Even more worrisome for France are its long-standing social problems. The traditionally high youth unemployment rate rose during the crisis. And for a country that boasts such a large government expenditure outlay, France has amongst the lowest rates of upward intergenerational mobility in Western democracies. Annie Genevard, who served on the French Parliament’s committee for cultural affairs and education, said in December 2016, “France retains its sad title as champion of social inequalities at school” (France 24 2016). Such social divisions ultimately are a drag on long-term growth prospects.

The widening economic gap between France and Germany is starkly evident in international trade flows. Two decades ago, France was the prime destination for German exporters (see Figure 5). Since then, the share of exports to France has fallen sharply, while exports to three non-euro area European economies – the Czech Republic, Hungary, and Poland – have steadily increased. With German exporters looking increasingly to China, Franco-German trade ties are set to weaken further.

Figure 5 German exporters shift their sights away from the euro area

(percent of total German exports to the various countries)

SourceIMF data.

Although Macron seems to recognise France’s handicaps, the measures he has taken so far barely make a dent in addressing the country’s enduring problems. Indeed, to the extent that his labour market reforms create more temporary and precarious jobs, the level of social anxiety will remain high. His promise to create greater social insurance is restricted by the realities of French budgetary stresses. And education reforms have so far remained caught in bureaucratic tangles.

A new vision for the future of Europe – even if stirred rhetorically by a mythical Franco-German friendship – cannot be based on a redesign of the euro area. The single monetary policy under the euro will always favour either Germany or France, and, hence, will continue to divide rather than unify (Mody 2018a). For Europe to move forward, the primary tasks are at home: to rebuild economies in long-term decline, especially when measured against the most dynamic countries in the world. At the same time, governments need to sensitively address social stresses. German leaders have their own homework to do; for France’s leaders, their task at home is the monumental challenge for the next generation.

References

Deutsche Welle (2012), “The Élysée Treaty: A Model for Other Old Enemies,” 23 September.

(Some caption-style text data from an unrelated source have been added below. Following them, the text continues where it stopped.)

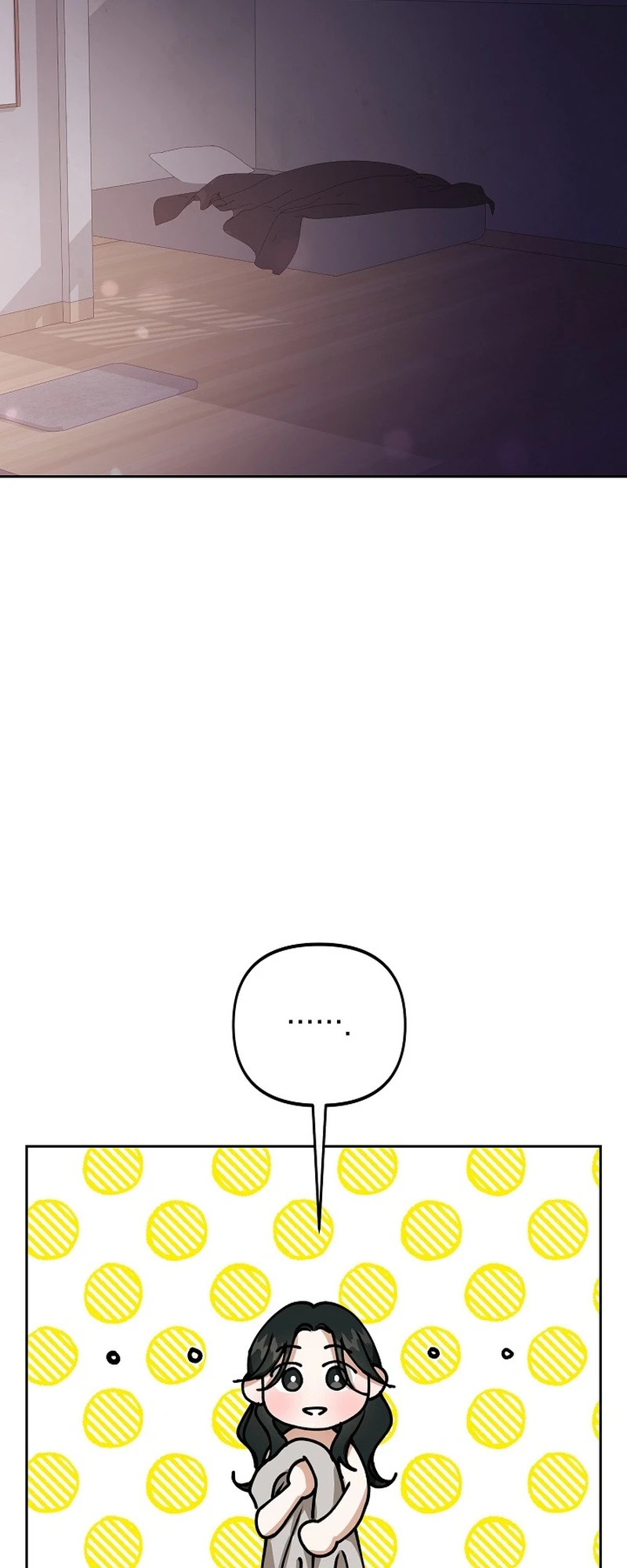 Hunger Chapter 3 page 33 - 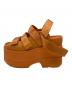 UGG (アグ) GoldenRise オレンジ サイズ:24：9000円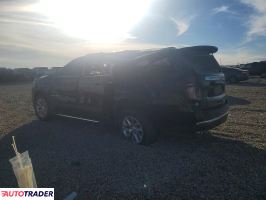 Chevrolet Pozostałe 2023 5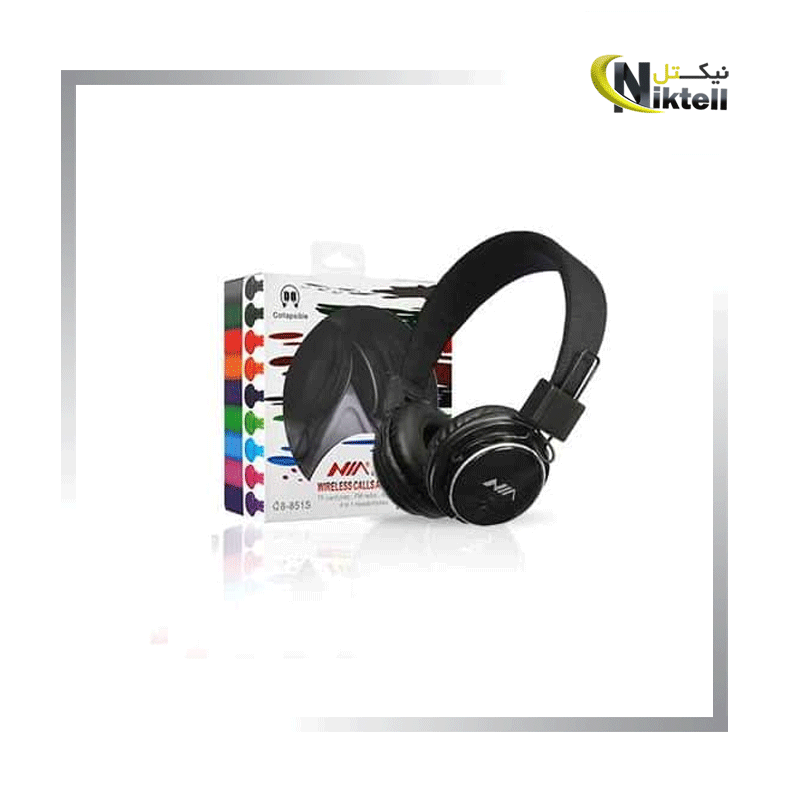 هدست نیا مدل Q8-851S اصلی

France 24 (2016), “French Students Most Affected by Social Inequality, OECD Finds,” 14 December.

Fratzscher, M (2018), The German Illusion. New York: Oxford University Press.

Judt, T (2006), Postwar: A History of Europe since 1945. New York: Penguin Group US.

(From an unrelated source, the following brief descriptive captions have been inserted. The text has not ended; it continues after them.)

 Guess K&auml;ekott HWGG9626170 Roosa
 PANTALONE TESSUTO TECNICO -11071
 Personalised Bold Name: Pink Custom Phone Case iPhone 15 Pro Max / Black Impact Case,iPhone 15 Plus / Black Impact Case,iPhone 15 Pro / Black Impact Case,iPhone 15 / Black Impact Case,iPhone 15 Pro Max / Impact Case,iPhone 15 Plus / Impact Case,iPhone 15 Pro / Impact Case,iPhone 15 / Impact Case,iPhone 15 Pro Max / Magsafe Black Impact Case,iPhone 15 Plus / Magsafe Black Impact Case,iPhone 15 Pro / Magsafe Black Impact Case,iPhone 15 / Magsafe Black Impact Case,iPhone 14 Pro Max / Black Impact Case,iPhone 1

Macron, E (2017a), “Speech by the President of the French Republic,” 7 September, Athens.

Macron, E (2017b), “Initiative for Europe,” 26 September, Sorbonne University, Paris.

Masuch, K, E Moshammer, and B Pierluigi (2017), “Institutions, Public Debt, and Growth in Europe,” Public Sector Economics 41(2): 159–205.

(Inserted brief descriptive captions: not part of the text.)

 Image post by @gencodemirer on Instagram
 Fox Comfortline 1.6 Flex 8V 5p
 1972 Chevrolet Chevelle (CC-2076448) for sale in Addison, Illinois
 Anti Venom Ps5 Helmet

Mody, A, (2018a), “The Euro Area’s Deepening Political Divide,” VoxEU.org, 21 March.

Mody, A (2018b), EuroTragedy: A Drama in Nine Acts. New York: Oxford University Press.

Saeed, S (2017), “Juncker: ‘The French Spend Too Much Money.’” Politico, 18 May.

Schabert, T (2009), How World Politics Is Made: France and the Reunification of Germany. London and Columbia: University of Missouri Press.

Stephens, P (1997), “The Ragbag Treaty: EU Leaders Ignored the Real Issues at Amsterdam Summitm,” Financial Times, 20 June.